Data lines

——————————

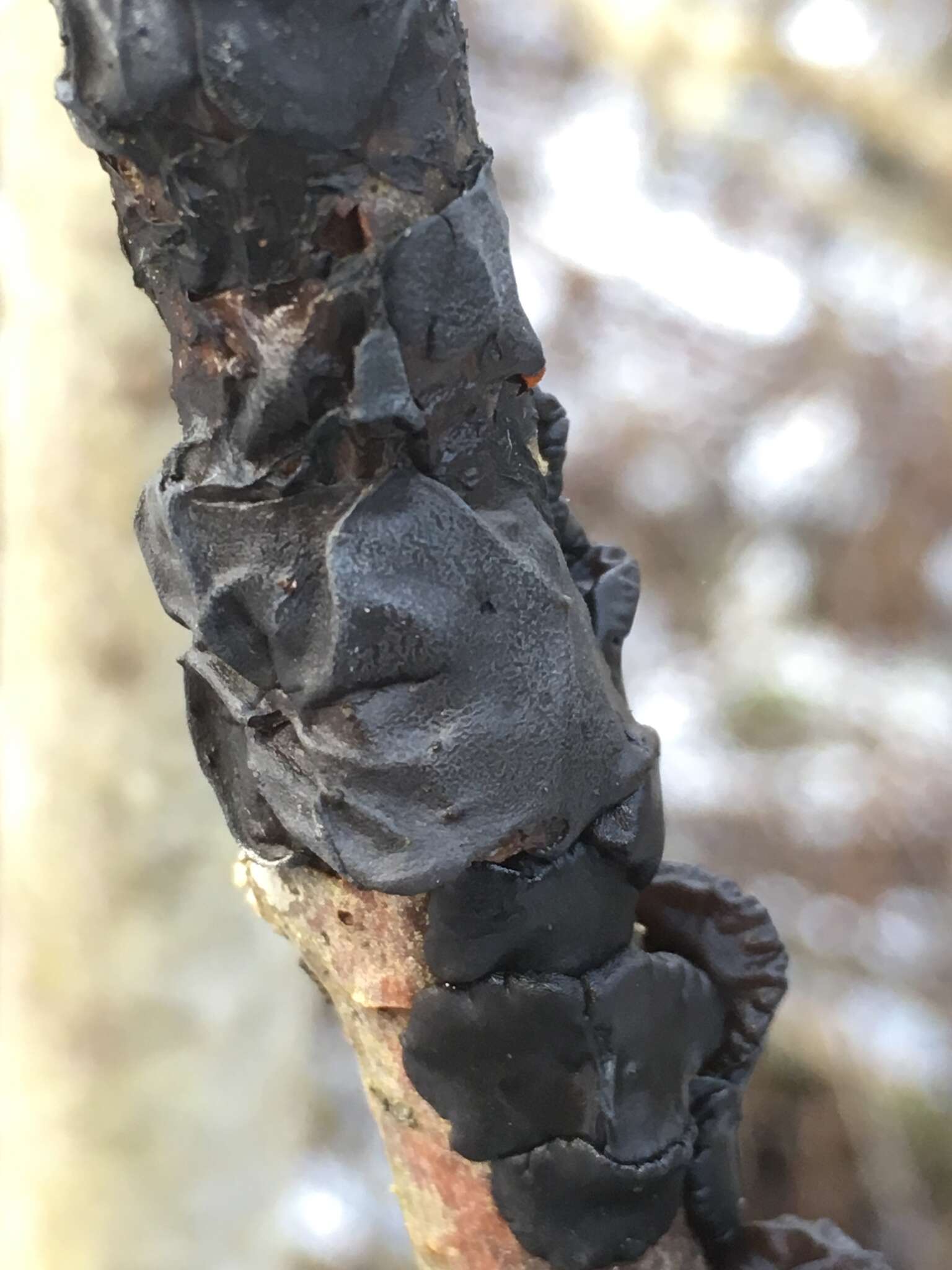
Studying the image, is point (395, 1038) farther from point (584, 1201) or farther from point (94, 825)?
point (94, 825)

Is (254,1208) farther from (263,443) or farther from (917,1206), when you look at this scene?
(263,443)

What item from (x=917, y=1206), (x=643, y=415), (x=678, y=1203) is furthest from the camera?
(x=643, y=415)

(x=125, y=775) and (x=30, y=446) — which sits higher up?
(x=30, y=446)

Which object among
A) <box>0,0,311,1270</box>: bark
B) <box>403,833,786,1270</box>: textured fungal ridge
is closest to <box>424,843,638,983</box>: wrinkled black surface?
<box>403,833,786,1270</box>: textured fungal ridge

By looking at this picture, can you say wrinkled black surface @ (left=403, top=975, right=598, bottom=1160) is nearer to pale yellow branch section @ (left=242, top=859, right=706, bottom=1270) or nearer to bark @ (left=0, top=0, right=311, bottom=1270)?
pale yellow branch section @ (left=242, top=859, right=706, bottom=1270)

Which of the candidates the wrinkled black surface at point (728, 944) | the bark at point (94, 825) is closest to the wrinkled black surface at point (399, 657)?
the wrinkled black surface at point (728, 944)

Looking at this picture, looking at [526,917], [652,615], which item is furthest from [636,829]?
[652,615]

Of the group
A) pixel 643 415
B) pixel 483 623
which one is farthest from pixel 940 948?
pixel 483 623
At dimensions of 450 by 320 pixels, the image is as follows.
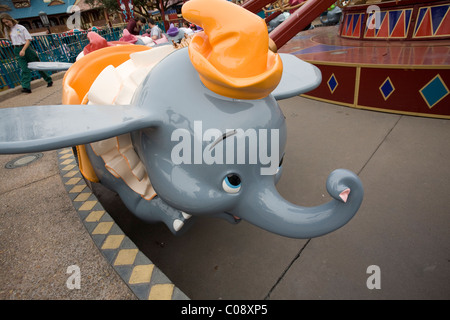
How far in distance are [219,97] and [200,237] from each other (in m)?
1.20

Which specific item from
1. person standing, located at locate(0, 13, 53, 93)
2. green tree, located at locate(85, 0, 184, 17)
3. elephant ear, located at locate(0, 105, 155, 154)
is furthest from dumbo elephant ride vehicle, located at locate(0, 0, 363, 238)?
green tree, located at locate(85, 0, 184, 17)

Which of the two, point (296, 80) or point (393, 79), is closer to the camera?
point (296, 80)

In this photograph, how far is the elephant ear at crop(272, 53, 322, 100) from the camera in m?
1.49

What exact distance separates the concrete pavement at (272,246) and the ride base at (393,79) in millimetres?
802

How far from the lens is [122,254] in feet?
4.87

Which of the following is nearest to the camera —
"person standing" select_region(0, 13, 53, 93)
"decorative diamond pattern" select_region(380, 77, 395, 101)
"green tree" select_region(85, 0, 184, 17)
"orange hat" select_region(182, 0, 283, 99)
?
"orange hat" select_region(182, 0, 283, 99)

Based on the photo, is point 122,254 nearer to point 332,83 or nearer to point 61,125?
point 61,125

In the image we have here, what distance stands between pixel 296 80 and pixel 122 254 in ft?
4.55

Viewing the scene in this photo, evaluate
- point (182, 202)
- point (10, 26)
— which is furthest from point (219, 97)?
point (10, 26)

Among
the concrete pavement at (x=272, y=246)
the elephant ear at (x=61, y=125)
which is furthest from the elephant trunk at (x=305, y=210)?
the concrete pavement at (x=272, y=246)

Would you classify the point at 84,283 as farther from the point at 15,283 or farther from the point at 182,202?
the point at 182,202

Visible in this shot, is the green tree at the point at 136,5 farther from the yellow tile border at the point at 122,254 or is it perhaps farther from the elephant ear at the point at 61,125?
the elephant ear at the point at 61,125

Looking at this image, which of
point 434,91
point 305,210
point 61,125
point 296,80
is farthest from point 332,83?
point 61,125

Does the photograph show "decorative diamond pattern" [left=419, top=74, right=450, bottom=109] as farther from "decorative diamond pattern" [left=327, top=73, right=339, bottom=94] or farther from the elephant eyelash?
the elephant eyelash
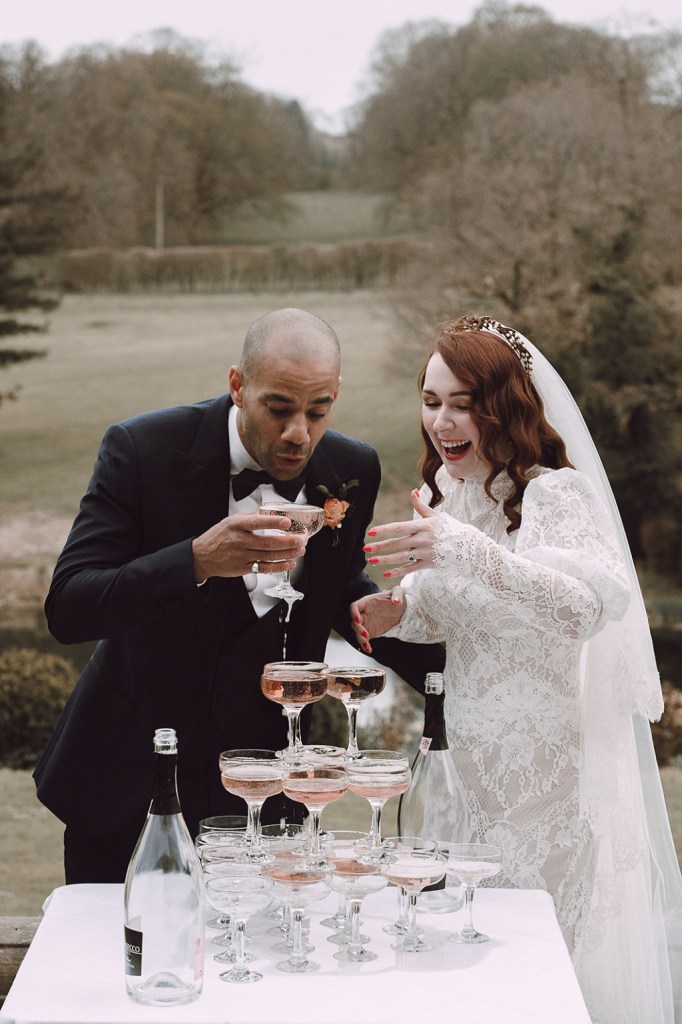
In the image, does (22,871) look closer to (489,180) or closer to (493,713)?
(493,713)

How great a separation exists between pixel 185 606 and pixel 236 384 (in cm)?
53

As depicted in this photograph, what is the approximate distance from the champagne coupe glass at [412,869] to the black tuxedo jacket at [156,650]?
2.18 ft

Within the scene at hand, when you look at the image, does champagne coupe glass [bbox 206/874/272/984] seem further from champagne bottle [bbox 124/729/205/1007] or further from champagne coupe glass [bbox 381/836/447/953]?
champagne coupe glass [bbox 381/836/447/953]

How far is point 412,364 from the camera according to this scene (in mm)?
12297

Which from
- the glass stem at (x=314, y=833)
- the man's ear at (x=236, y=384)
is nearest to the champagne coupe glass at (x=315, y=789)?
the glass stem at (x=314, y=833)

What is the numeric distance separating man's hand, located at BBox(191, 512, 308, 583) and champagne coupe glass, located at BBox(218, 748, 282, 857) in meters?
0.38

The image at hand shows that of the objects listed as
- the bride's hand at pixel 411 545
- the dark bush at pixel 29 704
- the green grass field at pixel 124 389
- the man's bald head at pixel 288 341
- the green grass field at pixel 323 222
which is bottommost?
the dark bush at pixel 29 704

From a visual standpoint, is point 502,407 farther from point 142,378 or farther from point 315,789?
point 142,378

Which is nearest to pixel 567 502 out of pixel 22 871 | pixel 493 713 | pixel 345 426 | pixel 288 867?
pixel 493 713

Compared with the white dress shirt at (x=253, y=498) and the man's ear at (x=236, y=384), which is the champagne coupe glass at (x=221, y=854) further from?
the man's ear at (x=236, y=384)

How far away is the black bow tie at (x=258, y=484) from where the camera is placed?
2865mm

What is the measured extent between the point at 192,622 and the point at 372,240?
1026 centimetres

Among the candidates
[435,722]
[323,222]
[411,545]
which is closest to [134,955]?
[435,722]

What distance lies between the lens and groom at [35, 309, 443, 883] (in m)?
2.65
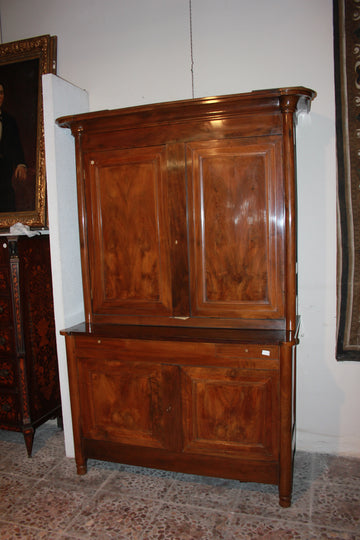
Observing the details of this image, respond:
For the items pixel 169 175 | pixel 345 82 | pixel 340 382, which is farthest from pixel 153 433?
pixel 345 82

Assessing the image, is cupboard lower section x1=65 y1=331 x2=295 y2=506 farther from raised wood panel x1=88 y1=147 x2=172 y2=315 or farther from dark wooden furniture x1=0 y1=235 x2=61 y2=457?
dark wooden furniture x1=0 y1=235 x2=61 y2=457

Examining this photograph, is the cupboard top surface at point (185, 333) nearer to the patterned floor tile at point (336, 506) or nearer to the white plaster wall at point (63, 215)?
the white plaster wall at point (63, 215)

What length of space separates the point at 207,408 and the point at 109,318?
77 cm

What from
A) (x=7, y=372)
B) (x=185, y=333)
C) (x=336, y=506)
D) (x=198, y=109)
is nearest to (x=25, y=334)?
(x=7, y=372)

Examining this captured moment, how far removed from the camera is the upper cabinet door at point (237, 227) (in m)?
2.03

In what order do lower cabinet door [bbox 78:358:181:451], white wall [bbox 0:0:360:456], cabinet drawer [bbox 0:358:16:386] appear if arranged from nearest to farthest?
lower cabinet door [bbox 78:358:181:451]
white wall [bbox 0:0:360:456]
cabinet drawer [bbox 0:358:16:386]

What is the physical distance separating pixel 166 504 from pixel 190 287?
1.14 meters

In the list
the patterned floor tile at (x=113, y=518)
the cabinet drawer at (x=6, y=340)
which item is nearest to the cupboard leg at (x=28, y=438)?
the cabinet drawer at (x=6, y=340)

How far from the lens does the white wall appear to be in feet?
7.57

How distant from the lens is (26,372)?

——————————

EXERCISE
Put the records above into a JSON list of strings, with one string for each line, leaving out blank lines and the pictures.

FULL ANSWER
[
  "Studying the image, is point (395, 1038) farther from point (584, 1201) or farther from point (94, 825)?",
  "point (94, 825)",
  "Is (254,1208) farther from (263,443) or farther from (917,1206), when you look at this scene?",
  "(263,443)",
  "What item from (x=917, y=1206), (x=643, y=415), (x=678, y=1203) is furthest from the camera?",
  "(x=643, y=415)",
  "(x=125, y=775) and (x=30, y=446) — which sits higher up?",
  "(x=30, y=446)",
  "Which object among",
  "A) <box>0,0,311,1270</box>: bark",
  "B) <box>403,833,786,1270</box>: textured fungal ridge",
  "is closest to <box>424,843,638,983</box>: wrinkled black surface?",
  "<box>403,833,786,1270</box>: textured fungal ridge",
  "By looking at this picture, can you say wrinkled black surface @ (left=403, top=975, right=598, bottom=1160) is nearer to pale yellow branch section @ (left=242, top=859, right=706, bottom=1270) or nearer to bark @ (left=0, top=0, right=311, bottom=1270)?",
  "pale yellow branch section @ (left=242, top=859, right=706, bottom=1270)",
  "Which of the candidates the wrinkled black surface at point (728, 944) | the bark at point (94, 825) is closest to the wrinkled black surface at point (399, 657)?",
  "the wrinkled black surface at point (728, 944)",
  "Looking at this picture, looking at [526,917], [652,615], which item is furthest from [636,829]?",
  "[652,615]",
  "Of the group",
  "A) pixel 643 415",
  "B) pixel 483 623",
  "which one is farthest from pixel 940 948?",
  "pixel 483 623",
  "At dimensions of 450 by 320 pixels, the image is as follows.",
  "How far in distance are [219,97] and [200,237] from each other (in m)?",
  "1.20",
  "Which specific item from",
  "1. person standing, located at locate(0, 13, 53, 93)",
  "2. green tree, located at locate(85, 0, 184, 17)",
  "3. elephant ear, located at locate(0, 105, 155, 154)",
  "is furthest from dumbo elephant ride vehicle, located at locate(0, 0, 363, 238)?",
  "green tree, located at locate(85, 0, 184, 17)",
  "Which of the two, point (296, 80) or point (393, 79), is closer to the camera?",
  "point (296, 80)",
  "In this photograph, how far is the elephant ear at crop(272, 53, 322, 100) from the camera in m?",
  "1.49",
  "What exact distance separates the concrete pavement at (272,246) and the ride base at (393,79) in millimetres?",
  "802",
  "How far from the lens is [122,254] in feet?",
  "4.87",
  "Which of the following is nearest to the camera —",
  "\"person standing\" select_region(0, 13, 53, 93)",
  "\"decorative diamond pattern\" select_region(380, 77, 395, 101)",
  "\"green tree\" select_region(85, 0, 184, 17)",
  "\"orange hat\" select_region(182, 0, 283, 99)",
  "?",
  "\"orange hat\" select_region(182, 0, 283, 99)",
  "Based on the photo, is point 122,254 nearer to point 332,83 or nearer to point 61,125?",
  "point 61,125",
  "In the image we have here, what distance stands between pixel 296 80 and pixel 122 254 in ft?",
  "4.55",
  "Viewing the scene in this photo, evaluate",
  "- point (182, 202)",
  "- point (10, 26)",
  "— which is furthest from point (219, 97)?",
  "point (10, 26)",
  "Among",
  "the concrete pavement at (x=272, y=246)",
  "the elephant ear at (x=61, y=125)",
  "which is furthest from the elephant trunk at (x=305, y=210)?",
  "the concrete pavement at (x=272, y=246)",
  "Would you classify the point at 84,283 as farther from the point at 15,283 or farther from the point at 182,202?",
  "the point at 182,202",
  "Visible in this shot, is the green tree at the point at 136,5 farther from the yellow tile border at the point at 122,254 or is it perhaps farther from the elephant ear at the point at 61,125?",
  "the elephant ear at the point at 61,125",
  "Looking at this image, which of",
  "point 434,91",
  "point 305,210",
  "point 61,125",
  "point 296,80",
  "is farthest from point 332,83?",
  "point 61,125",
  "Does the photograph show \"decorative diamond pattern\" [left=419, top=74, right=450, bottom=109] as farther from \"decorative diamond pattern\" [left=327, top=73, right=339, bottom=94] or farther from the elephant eyelash?",
  "the elephant eyelash",
  "In the image, does (22,871) look closer to (489,180) or closer to (493,713)?",
  "(493,713)",
  "How great a separation exists between pixel 185 606 and pixel 236 384 (in cm)?",
  "53",
  "As depicted in this photograph, what is the approximate distance from the champagne coupe glass at [412,869] to the black tuxedo jacket at [156,650]?",
  "2.18 ft",
  "Within the scene at hand, when you look at the image, does champagne coupe glass [bbox 206/874/272/984] seem further from champagne bottle [bbox 124/729/205/1007] or further from champagne coupe glass [bbox 381/836/447/953]?",
  "champagne coupe glass [bbox 381/836/447/953]",
  "How far is point 412,364 from the camera according to this scene (in mm)?",
  "12297",
  "Which from",
  "- the glass stem at (x=314, y=833)",
  "- the man's ear at (x=236, y=384)",
  "is nearest to the champagne coupe glass at (x=315, y=789)?",
  "the glass stem at (x=314, y=833)",
  "What is the numeric distance separating man's hand, located at BBox(191, 512, 308, 583) and champagne coupe glass, located at BBox(218, 748, 282, 857) in meters?",
  "0.38",
  "The image at hand shows that of the objects listed as",
  "- the bride's hand at pixel 411 545",
  "- the dark bush at pixel 29 704",
  "- the green grass field at pixel 124 389",
  "- the man's bald head at pixel 288 341",
  "- the green grass field at pixel 323 222",
  "which is bottommost?",
  "the dark bush at pixel 29 704",
  "From a visual standpoint, is point 502,407 farther from point 142,378 or farther from point 315,789?",
  "point 142,378",
  "Which is nearest to pixel 567 502 out of pixel 22 871 | pixel 493 713 | pixel 345 426 | pixel 288 867?",
  "pixel 493 713",
  "Compared with the white dress shirt at (x=253, y=498) and the man's ear at (x=236, y=384), which is the champagne coupe glass at (x=221, y=854) further from?",
  "the man's ear at (x=236, y=384)",
  "How far away is the black bow tie at (x=258, y=484) from where the camera is placed?",
  "2865mm",
  "What is the measured extent between the point at 192,622 and the point at 372,240?",
  "1026 centimetres",
  "Among the candidates",
  "[435,722]",
  "[323,222]",
  "[411,545]",
  "which is closest to [134,955]?",
  "[435,722]",
  "What distance lies between the lens and groom at [35, 309, 443, 883] (in m)?",
  "2.65",
  "Observing the details of this image, respond:",
  "For the items pixel 169 175 | pixel 345 82 | pixel 340 382, which is farthest from pixel 153 433?",
  "pixel 345 82",
  "Assessing the image, is cupboard lower section x1=65 y1=331 x2=295 y2=506 farther from raised wood panel x1=88 y1=147 x2=172 y2=315 or farther from dark wooden furniture x1=0 y1=235 x2=61 y2=457?",
  "dark wooden furniture x1=0 y1=235 x2=61 y2=457",
  "Examining this photograph, is the cupboard top surface at point (185, 333) nearer to the patterned floor tile at point (336, 506) or nearer to the white plaster wall at point (63, 215)?",
  "the white plaster wall at point (63, 215)",
  "What length of space separates the point at 207,408 and the point at 109,318?",
  "77 cm",
  "What from",
  "A) (x=7, y=372)",
  "B) (x=185, y=333)",
  "C) (x=336, y=506)",
  "D) (x=198, y=109)",
  "is nearest to (x=25, y=334)?",
  "(x=7, y=372)",
  "Examining this captured moment, how far removed from the camera is the upper cabinet door at point (237, 227) (in m)?",
  "2.03",
  "In what order do lower cabinet door [bbox 78:358:181:451], white wall [bbox 0:0:360:456], cabinet drawer [bbox 0:358:16:386] appear if arranged from nearest to farthest?",
  "lower cabinet door [bbox 78:358:181:451]",
  "white wall [bbox 0:0:360:456]",
  "cabinet drawer [bbox 0:358:16:386]",
  "What is the physical distance separating pixel 166 504 from pixel 190 287?",
  "1.14 meters",
  "In the list",
  "the patterned floor tile at (x=113, y=518)",
  "the cabinet drawer at (x=6, y=340)",
  "which item is nearest to the cupboard leg at (x=28, y=438)?",
  "the cabinet drawer at (x=6, y=340)",
  "How far from the lens does the white wall appear to be in feet?",
  "7.57",
  "How distant from the lens is (26,372)?"
]